Lo stesso romanzo fece da fonte primaria nella trasposizione nel piccolo schermo degli anni ’80, anch’essa pregiata da un cast di un certo valore (Laura Antonelli, Liv Ullmann, Isabelle Pasco, Peter Fonda e Stefano Davanzati), con il valore aggiunto costituito dalle musiche di Ennio Morricone a caratterizzare il ritratto perfetto dell’ambiguità, l’insincerità, la grettezza e la mediocrità di una società borghese che Moravia aveva rappresentato con ineccepibile realismo dando il sostrato di vicende e soggetto su cui ha liberamente costruito la sua traduzione filmica Leonardo Guerra Seràgnoli.

Il regista romano, che nei suoi tredici anni di carriera da director ha dato vita a quattro lungometraggi ovvero Alfred (2008), Last Summer (2014), Likemeback (2018) e proprio “Gli indifferenti”, ha eretto un dipinto della noia e dell’amoralità ed assenza di dignità della borghesia, proiettandolo al tempo attuale( pur permanendo la trama originaria), rendendo i personaggi cinematograficamente con interpreti dall’ottima capacità recitativa quali Valeria Bruni Tedeschi( Mariagrazia), Giovanna Mezzogiorno (Lisa) Edoardo Pesce (Leo) e Beatrice Grannò(Carla), che hanno restituito appieno l’intento creativo del director classe 1980.

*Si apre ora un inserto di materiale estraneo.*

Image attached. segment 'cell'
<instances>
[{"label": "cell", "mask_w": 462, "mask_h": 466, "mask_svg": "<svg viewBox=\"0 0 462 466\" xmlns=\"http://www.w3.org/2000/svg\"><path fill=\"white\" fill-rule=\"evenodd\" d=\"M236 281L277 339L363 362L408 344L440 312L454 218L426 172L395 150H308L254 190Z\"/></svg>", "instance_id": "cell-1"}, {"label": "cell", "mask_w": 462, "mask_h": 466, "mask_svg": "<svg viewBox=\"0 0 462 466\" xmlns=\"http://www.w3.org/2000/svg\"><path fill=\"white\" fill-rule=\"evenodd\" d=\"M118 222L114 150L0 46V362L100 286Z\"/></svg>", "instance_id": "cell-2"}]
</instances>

Mariagrazia è una donna di mezza età che si dibatte tra la sua condizione d’altoborghese e le sue non solidissime condizioni economiche e che si trova in una posizione di cedente nei confronti di e sopraffatta da colui che la concupisce (Leo)che, animato in realtà dalla volontà di impadronirsi dell’attico di famiglia della stessa donna con un esborso di danaro estremamente basso, mira, al contempo, a Carla, la di lei svagata e distaccata dal tutto figlia, il cui fratello intesse una liaison con una sodale della madre ( ed ex- amante del profittatore), con il dispregio di un vero senso etico ed il tedio a pervadere le emozioni di tutti i personaggi.

Personaggi che hanno già vissuto in precedenti pellicole, come già scritto, e che pure, come nel caso della Bruni Tedeschi, non sono stati diretta ispirazione della personificazione cinematografica nella loro versione filmica.

Infatti l’attrice torinese non si è, volutamente, sottoposta alla visione della performance della Goddard del film di Citti del 1964, preferendo trarre le proprie scintille di creazione del personaggio dal testo moraviano da cui ha germinato una figura angustiata e sconfortata che lega la sua essenza umana e sociale al detenere il denaro in maniera cospicua e che vede nella povertà la porta dell’infelicità, dovuta anche, nel suo caso, alla commistione tra sfiducia nei propri riguardi e esigenza ed urgenza di amare e sentirsi amata. L’attrice naturalizzata francese di “La pazza gioia” si è proposta così di ricreare, senza la mediazione di precedenti interpretazioni, in una temperie contemporanea, quell’ineluttabile natura dell’animo umano angosciato ed inquieto che si dibatte insulsamente proprio di una classe borghese che, pur modificatasi sotto parecchi aspetti nel corso dei tempi, mantiene quel segno fondante di “indifferenza” che più di novant’anni fa aveva tratteggiato il grande Alberto Pincherle al secolo Alberto Moravia.